Joe Farrell was an American jazz multi-instrumentalist and elite-caliber bandleader and sideman. Though he played virtually all reeds and winds, his primary tools were saxophones, flute, and oboe. Though his recording career began in 1960, he is best known as a founding member of Chick Corea's original Return to Forever in 1970, and for the seven dates he led for CTI, including 1970's Joe Farrell Quartet, 1973's Moon Germs, and 1975's Canned Funk. Farrell appeared on dozens of pop, R&B, and rock records from artists including Laura Nyro and James Brown. He also worked extensively with Elvin Jones from 1968 to 1975, while playing countless sessions and touring with others, and leading his own groups. After CTI, Farrell issued two albums for Warner Bros.: the Latin jazz outing La Catedral y El Toro and 1978's exercise in disco and smooth jazz Night Dancing.

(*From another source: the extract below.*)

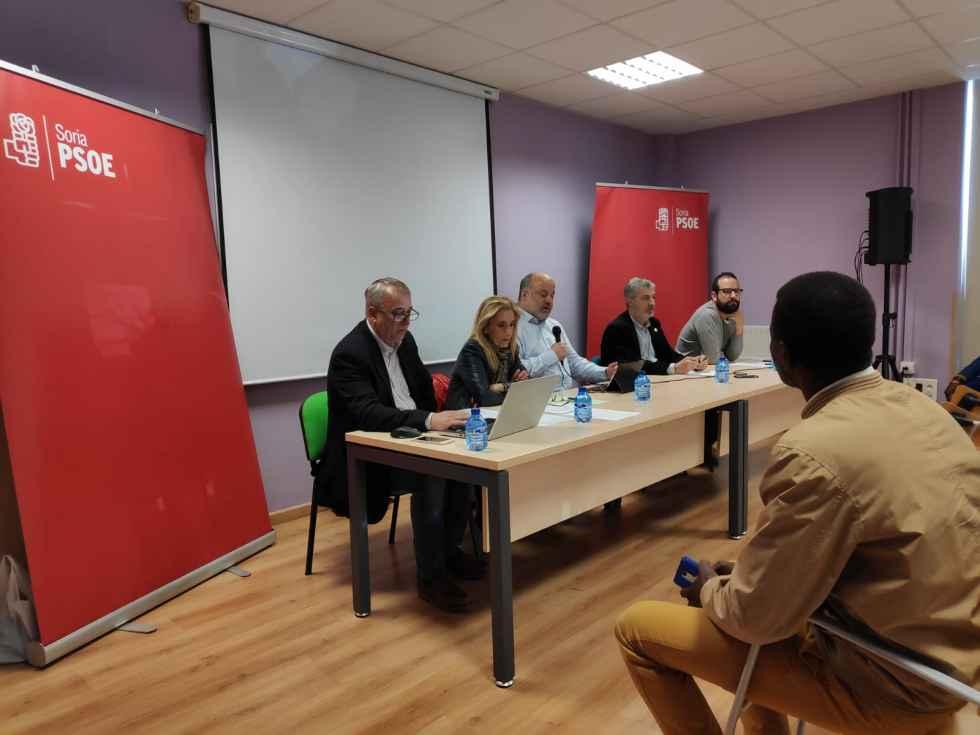 Los inmigrantes deben implicarse en toma de decisiones, según PSOE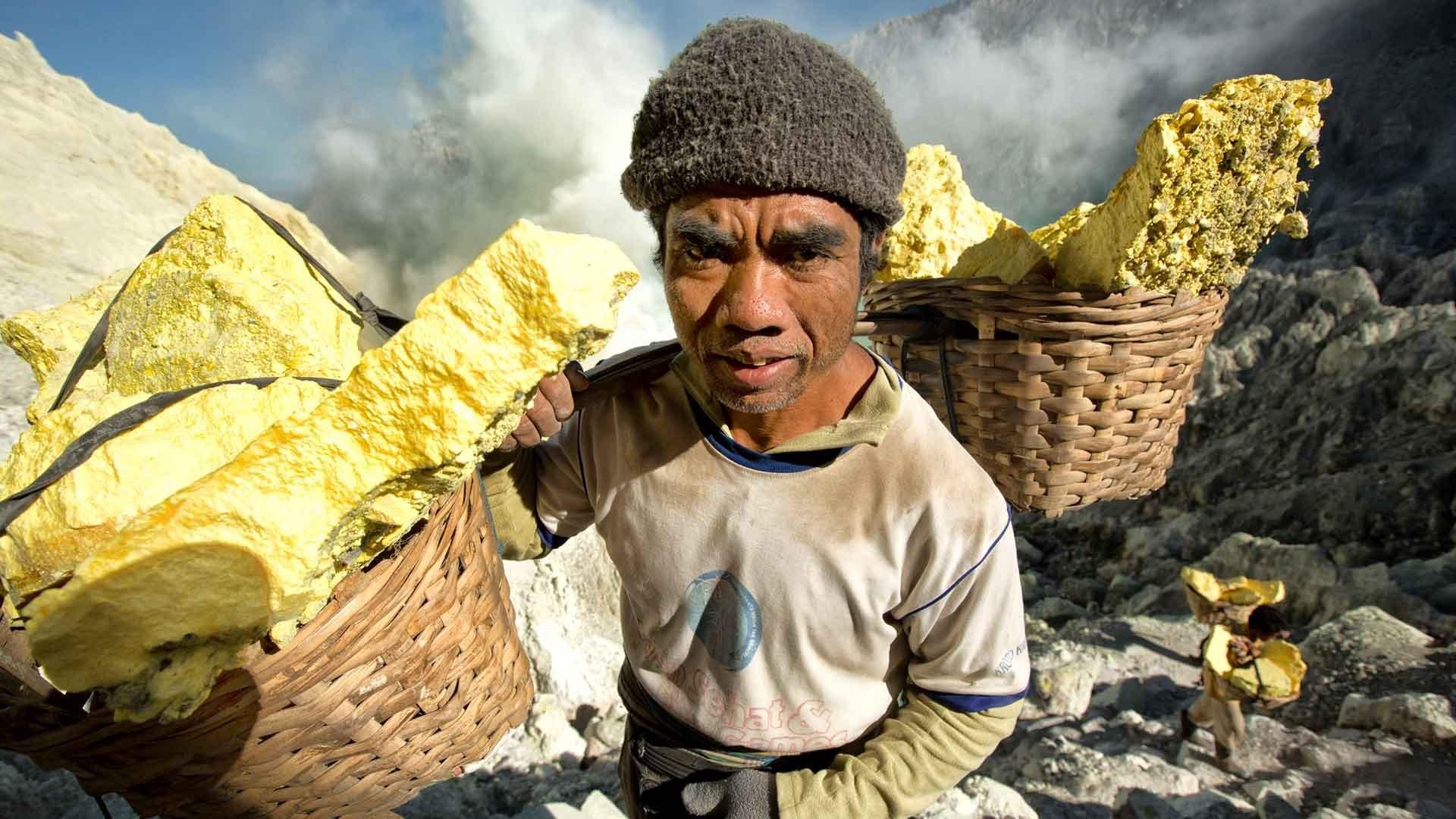 Artisanal miner in Indonesia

Farrell returned to straight-ahead jazz with 1979's Skate Board Park for Xanadu. 1981's Sonic Text was praised for its forceful post-bop. His final album was 1985's Three-Way Mirror, co-led with former RTF bandmates Airto Moreira and Flora Purim. Farrell died in 1986 at age 48. His work has been studied by three succeeding generations of jazz musicians, and his CTI and Warner recordings have been reissued numerous times and abundantly sampled by DJs, hip-hop, and electronic producers.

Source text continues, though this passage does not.